フラー

バックミンスター・フラーの「4D TIME LOCK」を解錠する

ワタリウム美術館3階にバックミンスター・フラー(1895—1983)が描いた「4D TIME LOCK」の絵が展示されている(古今東西100人展)。地球にタイムロックという看板が張り付き、砂時計が宙に浮いている、そして砂時計に、大型金庫を解錠するとき、回転して番号合わせをするツマミがついている。そして、ツマミに4Dという文字がある。フラーは「宇宙船地球号」こそが、人類がもっている最大の富(恵み)であること掲げている。そして太陽から与えられた富(恵み)を効率よく平等に配分すれば、人類の生存は持続可能であると確信していた。
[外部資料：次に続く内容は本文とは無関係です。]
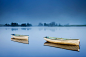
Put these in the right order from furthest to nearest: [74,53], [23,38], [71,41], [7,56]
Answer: [23,38] < [71,41] < [74,53] < [7,56]

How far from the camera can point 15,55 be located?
24.5ft

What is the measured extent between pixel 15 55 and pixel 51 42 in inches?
221

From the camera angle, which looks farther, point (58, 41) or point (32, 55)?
point (58, 41)

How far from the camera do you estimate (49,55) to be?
7531 mm

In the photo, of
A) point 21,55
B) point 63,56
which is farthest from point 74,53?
point 21,55

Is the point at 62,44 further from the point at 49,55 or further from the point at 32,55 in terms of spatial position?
the point at 32,55

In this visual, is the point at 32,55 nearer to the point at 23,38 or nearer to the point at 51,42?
the point at 51,42

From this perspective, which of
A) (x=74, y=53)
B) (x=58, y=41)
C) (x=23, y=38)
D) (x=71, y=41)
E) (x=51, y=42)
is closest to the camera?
(x=74, y=53)

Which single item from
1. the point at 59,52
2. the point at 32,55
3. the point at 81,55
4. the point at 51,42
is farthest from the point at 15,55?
the point at 81,55

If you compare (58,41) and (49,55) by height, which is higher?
(58,41)

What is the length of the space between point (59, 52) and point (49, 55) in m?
1.41

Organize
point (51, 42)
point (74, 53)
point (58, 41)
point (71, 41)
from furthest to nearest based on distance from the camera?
1. point (51, 42)
2. point (58, 41)
3. point (71, 41)
4. point (74, 53)

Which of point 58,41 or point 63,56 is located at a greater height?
point 58,41

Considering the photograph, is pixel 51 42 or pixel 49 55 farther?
pixel 51 42
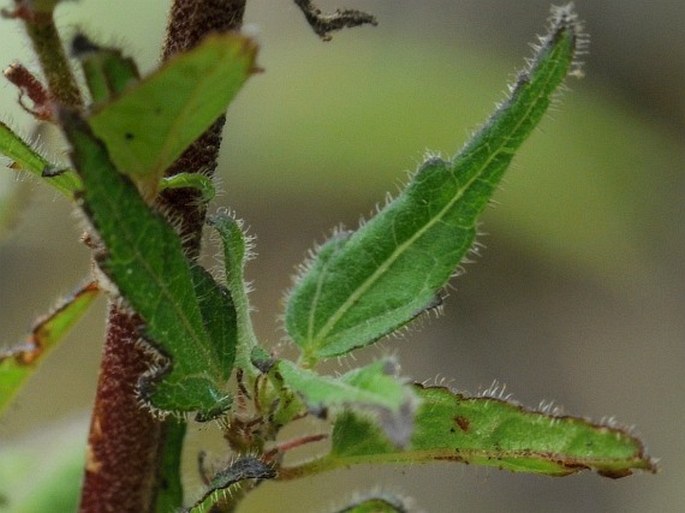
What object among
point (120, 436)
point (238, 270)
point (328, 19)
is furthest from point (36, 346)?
point (328, 19)

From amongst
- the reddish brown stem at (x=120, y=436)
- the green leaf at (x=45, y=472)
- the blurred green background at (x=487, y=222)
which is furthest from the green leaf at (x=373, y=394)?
the blurred green background at (x=487, y=222)

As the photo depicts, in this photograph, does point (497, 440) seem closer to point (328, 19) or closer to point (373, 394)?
point (373, 394)

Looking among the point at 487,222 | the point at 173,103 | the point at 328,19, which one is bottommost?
the point at 173,103

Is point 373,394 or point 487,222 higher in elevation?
point 487,222

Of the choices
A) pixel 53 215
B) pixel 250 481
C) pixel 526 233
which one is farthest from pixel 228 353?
pixel 526 233

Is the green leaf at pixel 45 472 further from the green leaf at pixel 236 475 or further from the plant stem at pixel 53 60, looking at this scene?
the plant stem at pixel 53 60

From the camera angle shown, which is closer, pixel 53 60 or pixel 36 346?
pixel 53 60

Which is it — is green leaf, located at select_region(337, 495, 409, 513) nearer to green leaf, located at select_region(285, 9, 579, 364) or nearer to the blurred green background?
green leaf, located at select_region(285, 9, 579, 364)
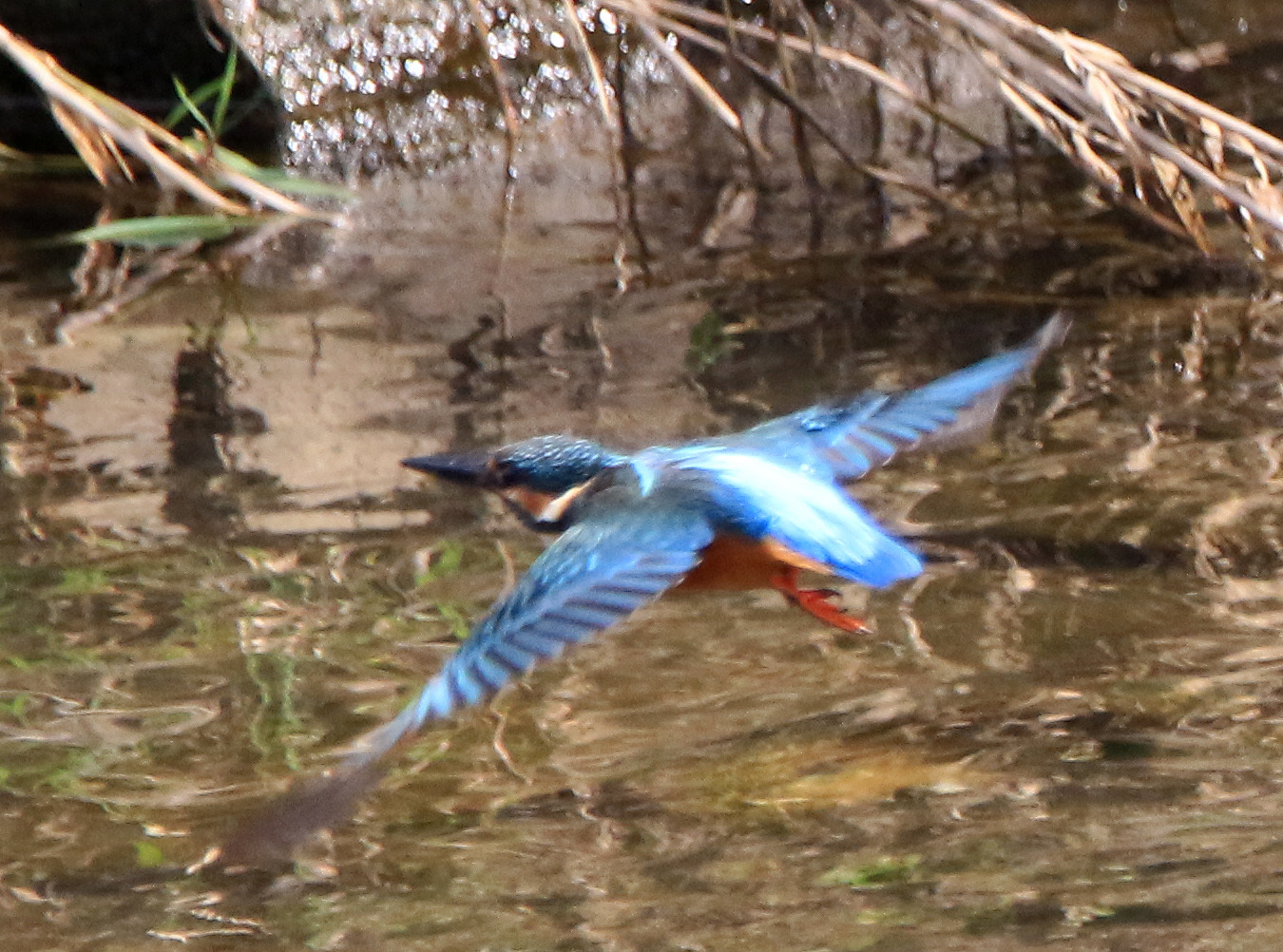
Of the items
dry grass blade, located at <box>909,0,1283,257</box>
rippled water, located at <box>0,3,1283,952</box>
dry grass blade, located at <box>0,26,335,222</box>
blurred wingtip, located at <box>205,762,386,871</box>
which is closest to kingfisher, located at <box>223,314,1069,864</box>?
blurred wingtip, located at <box>205,762,386,871</box>

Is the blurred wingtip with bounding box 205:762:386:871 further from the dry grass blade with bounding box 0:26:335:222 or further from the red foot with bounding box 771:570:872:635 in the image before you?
the dry grass blade with bounding box 0:26:335:222

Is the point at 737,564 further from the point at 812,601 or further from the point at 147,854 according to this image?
the point at 147,854

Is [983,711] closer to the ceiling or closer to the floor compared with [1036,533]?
closer to the floor

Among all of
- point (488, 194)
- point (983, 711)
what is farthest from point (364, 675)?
point (488, 194)

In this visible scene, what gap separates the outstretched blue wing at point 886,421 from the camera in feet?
9.45

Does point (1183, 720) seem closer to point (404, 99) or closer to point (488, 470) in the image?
point (488, 470)

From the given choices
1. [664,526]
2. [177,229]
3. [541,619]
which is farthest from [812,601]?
[177,229]

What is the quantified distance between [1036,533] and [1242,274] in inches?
64.2

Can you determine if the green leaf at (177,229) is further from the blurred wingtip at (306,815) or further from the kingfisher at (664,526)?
the blurred wingtip at (306,815)

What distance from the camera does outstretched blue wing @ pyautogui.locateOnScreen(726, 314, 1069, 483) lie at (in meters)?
2.88

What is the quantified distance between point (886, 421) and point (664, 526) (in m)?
0.58

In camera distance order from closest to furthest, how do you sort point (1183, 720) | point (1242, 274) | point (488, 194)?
point (1183, 720) → point (1242, 274) → point (488, 194)

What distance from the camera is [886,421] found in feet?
9.57

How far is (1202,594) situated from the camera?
294cm
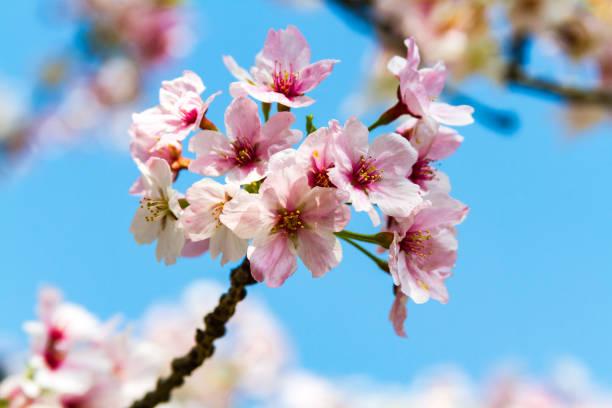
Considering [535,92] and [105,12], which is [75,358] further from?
[105,12]

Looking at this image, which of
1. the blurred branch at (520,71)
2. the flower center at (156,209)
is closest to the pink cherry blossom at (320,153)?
the flower center at (156,209)

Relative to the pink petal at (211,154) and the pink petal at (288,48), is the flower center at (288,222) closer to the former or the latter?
the pink petal at (211,154)

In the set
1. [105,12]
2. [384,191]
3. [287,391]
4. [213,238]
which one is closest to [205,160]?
[213,238]

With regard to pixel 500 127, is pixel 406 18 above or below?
above

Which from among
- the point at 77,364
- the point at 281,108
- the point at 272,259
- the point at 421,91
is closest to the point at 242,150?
the point at 281,108

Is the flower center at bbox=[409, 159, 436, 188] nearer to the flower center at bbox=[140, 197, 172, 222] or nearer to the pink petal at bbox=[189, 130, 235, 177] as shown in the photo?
the pink petal at bbox=[189, 130, 235, 177]

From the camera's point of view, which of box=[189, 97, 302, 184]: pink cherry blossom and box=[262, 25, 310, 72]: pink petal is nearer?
box=[189, 97, 302, 184]: pink cherry blossom

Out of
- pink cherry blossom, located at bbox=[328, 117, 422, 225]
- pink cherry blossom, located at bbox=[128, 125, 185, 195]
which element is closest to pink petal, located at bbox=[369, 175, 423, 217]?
pink cherry blossom, located at bbox=[328, 117, 422, 225]
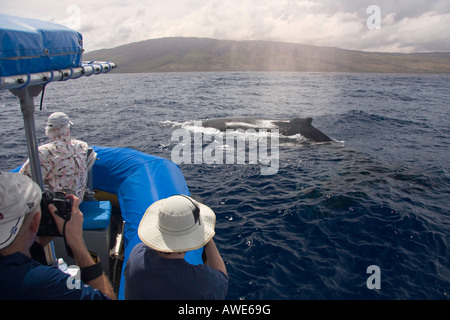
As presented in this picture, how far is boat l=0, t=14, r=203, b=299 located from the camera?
108 inches

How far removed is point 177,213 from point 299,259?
13.9ft

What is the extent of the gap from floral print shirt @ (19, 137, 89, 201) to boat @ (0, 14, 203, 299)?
459mm

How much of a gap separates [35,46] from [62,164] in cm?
267

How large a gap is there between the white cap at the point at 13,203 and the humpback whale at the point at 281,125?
14522 mm

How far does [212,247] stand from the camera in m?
3.45

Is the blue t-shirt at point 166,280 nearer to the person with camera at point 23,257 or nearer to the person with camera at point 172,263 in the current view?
Result: the person with camera at point 172,263

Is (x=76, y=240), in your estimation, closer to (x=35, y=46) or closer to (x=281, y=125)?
(x=35, y=46)

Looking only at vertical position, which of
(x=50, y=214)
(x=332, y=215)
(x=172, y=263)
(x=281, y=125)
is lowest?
(x=332, y=215)

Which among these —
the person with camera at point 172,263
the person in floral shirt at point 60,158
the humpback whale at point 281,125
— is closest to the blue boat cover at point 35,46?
the person with camera at point 172,263

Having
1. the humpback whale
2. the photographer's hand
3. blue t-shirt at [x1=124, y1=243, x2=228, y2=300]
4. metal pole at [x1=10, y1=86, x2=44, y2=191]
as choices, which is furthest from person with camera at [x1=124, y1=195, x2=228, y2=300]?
the humpback whale

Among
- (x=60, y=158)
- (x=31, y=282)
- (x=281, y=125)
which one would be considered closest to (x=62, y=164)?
(x=60, y=158)

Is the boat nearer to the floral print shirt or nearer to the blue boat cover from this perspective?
the blue boat cover

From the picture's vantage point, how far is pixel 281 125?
57.2 ft
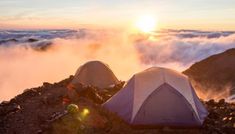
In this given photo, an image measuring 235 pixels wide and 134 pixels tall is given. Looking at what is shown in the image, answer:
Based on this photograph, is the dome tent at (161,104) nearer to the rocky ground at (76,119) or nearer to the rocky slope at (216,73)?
the rocky ground at (76,119)

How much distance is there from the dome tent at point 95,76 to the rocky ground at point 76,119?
5433 millimetres

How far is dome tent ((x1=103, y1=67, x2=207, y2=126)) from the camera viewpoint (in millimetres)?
13383

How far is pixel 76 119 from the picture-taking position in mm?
13039

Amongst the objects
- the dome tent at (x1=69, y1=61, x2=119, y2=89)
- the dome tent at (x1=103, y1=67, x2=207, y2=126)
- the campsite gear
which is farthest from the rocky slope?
the campsite gear

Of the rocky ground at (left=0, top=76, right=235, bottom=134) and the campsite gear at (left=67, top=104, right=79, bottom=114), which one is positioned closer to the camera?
the rocky ground at (left=0, top=76, right=235, bottom=134)

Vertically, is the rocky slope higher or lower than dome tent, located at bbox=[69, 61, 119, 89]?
lower

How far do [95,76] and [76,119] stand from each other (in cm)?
866

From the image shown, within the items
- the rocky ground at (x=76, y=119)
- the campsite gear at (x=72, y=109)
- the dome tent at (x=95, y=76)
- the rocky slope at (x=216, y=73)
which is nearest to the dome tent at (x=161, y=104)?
the rocky ground at (x=76, y=119)

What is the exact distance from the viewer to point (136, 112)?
13477 millimetres

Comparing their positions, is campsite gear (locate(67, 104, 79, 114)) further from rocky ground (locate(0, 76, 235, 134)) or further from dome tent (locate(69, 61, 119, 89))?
dome tent (locate(69, 61, 119, 89))

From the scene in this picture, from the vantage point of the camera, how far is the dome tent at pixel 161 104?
1338 cm

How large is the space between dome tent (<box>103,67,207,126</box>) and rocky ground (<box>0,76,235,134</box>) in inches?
11.4

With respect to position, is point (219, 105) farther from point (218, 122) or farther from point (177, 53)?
point (177, 53)

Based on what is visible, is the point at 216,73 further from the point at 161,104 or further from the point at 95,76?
the point at 161,104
TIME LOCKは一般的には時限錠と訳される。フラーの哲学に技術が追いついたとき、カチッと音を立てて「4D」と合わせれば、つまり、法則としての4Dを発見すれば、解錠して、宇宙船地球号にはいれますよ、というメッセージが、この絵の中に見えてくる。1982年10月25日、当時87才のフラーがワタリウム美術館で「いま、必要なことは選択の道があるということに気づくことだ。宇宙のデザインの法則を手に入れる道は開かれている。問題は制度としての政治や宗教における人間ではなく、個人としての人間が法則の発見者たりうるかということに尽きる。」と熱く語ったそうだ。「だれか」ではなく、「わたし」が法則の発見の当事者の一人になるべく、行動できるだろうか。

Dの一つはダイマクション(Dymaxion)だろう。フラー自身の定義は見つけられなかったが、富(恵み)を無駄なく、最も効率的に時間をつかって人類に配分する技術、または法則の総体がダイマクションだと思われる。構造家のフラーは、最小費用、最小施工期間、最小限の材料で強度のでるトラス構造体を考案している。ツェッペリン飛行船で世界のどこにでも運べるという軽量の塔状プレハブの集合住宅「4Dハウス」、ダイマクションカー、ジオデシック・ドームもこの構造体である。

つぎのDは、フラーの著書4Dハウスの中にあるDELIGHT(喜びに満ちている)だろう(4つのL・ight・・明るく、喜びに満ちていて、軽く、そしてフラーがつくる家)。

宇宙船地球号のドアを解錠するあとの2つのDは、私の中では未発見であるが、Disarm=武装解除、Diversity=多様性、などを当てはめて考えたい。